So my mother was way ahead of her time. If there had been Whole Foods stores around when I was growing up, she would so have been there. If soy milk had been widely available anywhere other than communes in the 70's, that's all I would have been drinking. Instead of chips, I would have had to pop edamame. She even did stir fry, but had to forgo the tofu. Lucky me.
Being a nurse, she was all about eating healthy. My sister and I certainly didn't mind the fruit, and some of the vegetables she tried on us were ok. But, she wouldn't stop at the vegetables we liked oh, no. They weren't the best vegetables, like spinach and brussels sprouts.
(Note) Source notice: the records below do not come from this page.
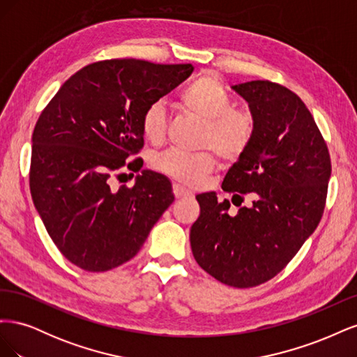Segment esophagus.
<instances>
[{
	"label": "esophagus",
	"mask_w": 357,
	"mask_h": 357,
	"mask_svg": "<svg viewBox=\"0 0 357 357\" xmlns=\"http://www.w3.org/2000/svg\"><path fill=\"white\" fill-rule=\"evenodd\" d=\"M172 192H174V195L177 199H181V198H193V192L185 186L178 185V183H174L172 185Z\"/></svg>",
	"instance_id": "obj_1"
}]
</instances>
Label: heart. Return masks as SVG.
I'll return each mask as SVG.
<instances>
[{
    "label": "heart",
    "mask_w": 357,
    "mask_h": 357,
    "mask_svg": "<svg viewBox=\"0 0 357 357\" xmlns=\"http://www.w3.org/2000/svg\"><path fill=\"white\" fill-rule=\"evenodd\" d=\"M178 102L205 122L201 144L213 149L226 160L240 158L255 134V119L247 110L232 109L231 95L215 75L205 73L189 83L178 95ZM167 112L162 102L147 107L142 117V131L149 143L159 144L165 137ZM208 152L188 153L169 149L153 159L159 172L183 183H197L214 168Z\"/></svg>",
    "instance_id": "b5f03b06"
}]
</instances>
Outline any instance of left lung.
Wrapping results in <instances>:
<instances>
[{
    "label": "left lung",
    "instance_id": "8db88e82",
    "mask_svg": "<svg viewBox=\"0 0 357 357\" xmlns=\"http://www.w3.org/2000/svg\"><path fill=\"white\" fill-rule=\"evenodd\" d=\"M231 88L248 104L255 134L226 172L222 189L240 204V193L252 192L255 199L231 215L228 199L219 202L215 192L199 193L190 247L204 271L244 289L282 271L317 228L331 158L314 117L296 93L268 80Z\"/></svg>",
    "mask_w": 357,
    "mask_h": 357
}]
</instances>
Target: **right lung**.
<instances>
[{"instance_id":"obj_1","label":"right lung","mask_w":357,"mask_h":357,"mask_svg":"<svg viewBox=\"0 0 357 357\" xmlns=\"http://www.w3.org/2000/svg\"><path fill=\"white\" fill-rule=\"evenodd\" d=\"M192 63L142 59L91 63L63 83L32 134L29 188L53 243L84 271L132 259L174 201L168 177L142 169L132 188L113 191L109 176L144 144L142 117L192 74Z\"/></svg>"}]
</instances>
God love her, that woman tried fifty different ways to prepare cauliflower so that we wouldn't make a face when we ate it.
We had to eat all of our vegetables, that was the rule. Normally, my sister and I would choke whatever it was down, protesting loudly and making gagging noises. But, we did eat it.
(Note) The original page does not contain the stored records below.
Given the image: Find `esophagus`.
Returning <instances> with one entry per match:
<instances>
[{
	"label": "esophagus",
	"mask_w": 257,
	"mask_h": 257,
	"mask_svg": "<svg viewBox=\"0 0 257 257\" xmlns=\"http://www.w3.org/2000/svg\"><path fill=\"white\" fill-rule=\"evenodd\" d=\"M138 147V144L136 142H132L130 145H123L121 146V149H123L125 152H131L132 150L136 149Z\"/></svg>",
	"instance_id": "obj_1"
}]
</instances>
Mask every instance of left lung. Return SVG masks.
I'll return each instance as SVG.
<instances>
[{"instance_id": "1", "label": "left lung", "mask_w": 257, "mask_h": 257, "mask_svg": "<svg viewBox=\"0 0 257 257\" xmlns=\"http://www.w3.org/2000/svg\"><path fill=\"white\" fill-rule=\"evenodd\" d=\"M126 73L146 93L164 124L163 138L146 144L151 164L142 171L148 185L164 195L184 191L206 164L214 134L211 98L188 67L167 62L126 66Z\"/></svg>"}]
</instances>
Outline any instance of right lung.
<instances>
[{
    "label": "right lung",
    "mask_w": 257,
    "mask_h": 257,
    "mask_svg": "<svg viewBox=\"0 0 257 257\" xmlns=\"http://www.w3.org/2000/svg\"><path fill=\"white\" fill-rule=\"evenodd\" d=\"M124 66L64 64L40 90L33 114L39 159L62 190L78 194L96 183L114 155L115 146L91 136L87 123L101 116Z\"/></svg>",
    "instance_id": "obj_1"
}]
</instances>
One day, however, when I was about 6, I apparently decided that I had had enough. I drew my line in the sand over creamed spinach. My six year old brain had never registered something quite as vile as that stuff. I refused to eat it. My parents told me that I was to stay at the table until I did. I still refused.
So, eventually when the normal course of dinner was over, everyone got up and left. I sat on my chair, firm in my resolve. They moved into the living room, turned the TV on, and promptly forgot my existence. But such was the power of my parents discipline that I dared not move from the table. I think at various points they would yell to see if I had eaten it yet, and I would defiantly say no.
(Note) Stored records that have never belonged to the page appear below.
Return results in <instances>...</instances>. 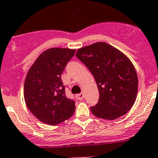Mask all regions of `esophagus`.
<instances>
[{
    "mask_svg": "<svg viewBox=\"0 0 158 158\" xmlns=\"http://www.w3.org/2000/svg\"><path fill=\"white\" fill-rule=\"evenodd\" d=\"M84 96H84L83 93H79V94L76 95V98H77L79 100H82V99H83Z\"/></svg>",
    "mask_w": 158,
    "mask_h": 158,
    "instance_id": "34e87169",
    "label": "esophagus"
}]
</instances>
I have no idea if I lasted an hour or fifteen mintues. When you are six, it is so hard to tell. Eventually, I was demoralized enough to eat about a half cup of cold, solidified creamed spinach. My parents never said a word, they just took my plate and told me I could leave the table.
Years later, my sister and I were talking about our mom and laughing over all the things she tried to get us to eat. I said, yeah, well, I pretty much ate them all. My sister started laughing. It seems she had figured out to put the offending food items in her napkin, and then stuff them underneath the pad of her chair. Sometime the next day, she would retrieve the lump, and then throw it away. I had always wondered how my sister, who was ten times more rebellious than myself, had managed to never butt heads with them over the vegetables the way I had that one night. She just kept laughing and then in the time honored tradition of older sisters, rubbed it in.
However, despite all the years my mother attempted to get us to enjoy vegetables, we dislike them almost as much as we did when we were eight.